**Source excerpt**
+ + +

# I have room for 1 on 3-30



## Ron19 (Jan 8, 2009)

Going to try to round up some AJ's sat leaving from FWB. Pitch in a few $$ for gas. Bring what you want to eat and drink. Bring your own gear or use mine.


----------



## kahala boy (Oct 1, 2007)

Wish I could go Ron. got golf with 13 year old scheduled. Didn't know that you were Barbara's husband. Should have asked when we met because Cameron looked familiar. My wife Brenda is the ACS rep for the Navarre Relay......Good luck out there.....


----------



## L Hull (Jan 19, 2011)

I'd be on it if I didn't have to work all day. Good luck!


----------



## kingfisher#1 (Jul 4, 2012)

Hi Ron, Jeff (kingfisher#1) here from Kentucky...! Went out with 3 great trips with great guys on the forum back in June July last summer... Saw you posted for the 30th, are you thinking about headin out any time this week...? I'll be here until Sunday night...! My girlfriend has a house on Gulf Breeze proper and down for spring break week although here without my little bigman(Chase my son)...! Old salt here, been offshore a bunch, what is the NOAA forecast for the week...? Cheers, Jeff Krieg - on facebook...!


----------



## Ron19 (Jan 8, 2009)

+ + +

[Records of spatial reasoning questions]
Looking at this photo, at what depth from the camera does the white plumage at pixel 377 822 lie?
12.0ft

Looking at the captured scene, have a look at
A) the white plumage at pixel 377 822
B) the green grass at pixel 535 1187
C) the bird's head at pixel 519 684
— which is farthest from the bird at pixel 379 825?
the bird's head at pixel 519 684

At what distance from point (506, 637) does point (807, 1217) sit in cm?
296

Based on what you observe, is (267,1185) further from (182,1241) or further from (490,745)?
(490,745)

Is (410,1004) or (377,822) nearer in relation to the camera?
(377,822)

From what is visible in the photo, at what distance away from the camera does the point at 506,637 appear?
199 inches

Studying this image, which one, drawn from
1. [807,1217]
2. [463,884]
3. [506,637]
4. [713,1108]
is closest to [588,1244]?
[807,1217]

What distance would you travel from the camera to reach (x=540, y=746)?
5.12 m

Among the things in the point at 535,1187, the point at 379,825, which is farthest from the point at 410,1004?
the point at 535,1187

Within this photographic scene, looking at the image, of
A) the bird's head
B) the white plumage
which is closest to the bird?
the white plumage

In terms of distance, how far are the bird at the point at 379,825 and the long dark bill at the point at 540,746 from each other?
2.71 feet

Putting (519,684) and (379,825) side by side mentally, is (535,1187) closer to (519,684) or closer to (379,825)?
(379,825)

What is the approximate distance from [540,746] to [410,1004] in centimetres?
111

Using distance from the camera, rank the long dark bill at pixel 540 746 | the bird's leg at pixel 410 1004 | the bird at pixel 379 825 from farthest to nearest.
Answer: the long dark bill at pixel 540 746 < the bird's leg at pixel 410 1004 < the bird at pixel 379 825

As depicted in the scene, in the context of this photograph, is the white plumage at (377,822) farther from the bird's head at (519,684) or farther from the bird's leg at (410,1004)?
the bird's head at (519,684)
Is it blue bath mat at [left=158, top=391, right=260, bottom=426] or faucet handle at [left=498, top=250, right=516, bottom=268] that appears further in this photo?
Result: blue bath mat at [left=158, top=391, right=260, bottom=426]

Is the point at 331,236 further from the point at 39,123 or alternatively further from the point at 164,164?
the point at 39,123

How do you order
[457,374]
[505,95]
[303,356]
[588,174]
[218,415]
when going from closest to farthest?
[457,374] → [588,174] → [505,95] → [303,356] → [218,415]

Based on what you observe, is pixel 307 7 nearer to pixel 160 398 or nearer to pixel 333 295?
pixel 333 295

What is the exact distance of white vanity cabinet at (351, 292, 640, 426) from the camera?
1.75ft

+ + +

**Directions**
#1 Print the lines of the records from the one containing "Based on what you observe, is pixel" through the last line of the records, inclusive.
#2 Pick up the forum thread about the fishing trip where it ends, and write what comes next.
These records have no connection to the forum thread above.

**Expected responses**
#1
Based on what you observe, is pixel 307 7 nearer to pixel 160 398 or nearer to pixel 333 295?
pixel 333 295

What is the exact distance of white vanity cabinet at (351, 292, 640, 426) from the camera?
1.75ft

#2
kingfisher#1 said:


> Hi Ron, Jeff (kingfisher#1) here from Kentucky...! Went out with 3 great trips with great guys on the forum back in June July last summer... Saw you posted for the 30th, are you thinking about headin out any time this week...? I'll be here until Sunday night...! My girlfriend has a house on Gulf Breeze proper and down for spring break week although here without my little bigman(Chase my son)...! Old salt here, been offshore a bunch, what is the NOAA forecast for the week...? Cheers, Jeff Krieg - on facebook...!


 
Looks like the forecast is going downhill by midweek or I'd try for thurs or fri. Feel free to hit me next time your in town.


----------



## kingfisher#1 (Jul 4, 2012)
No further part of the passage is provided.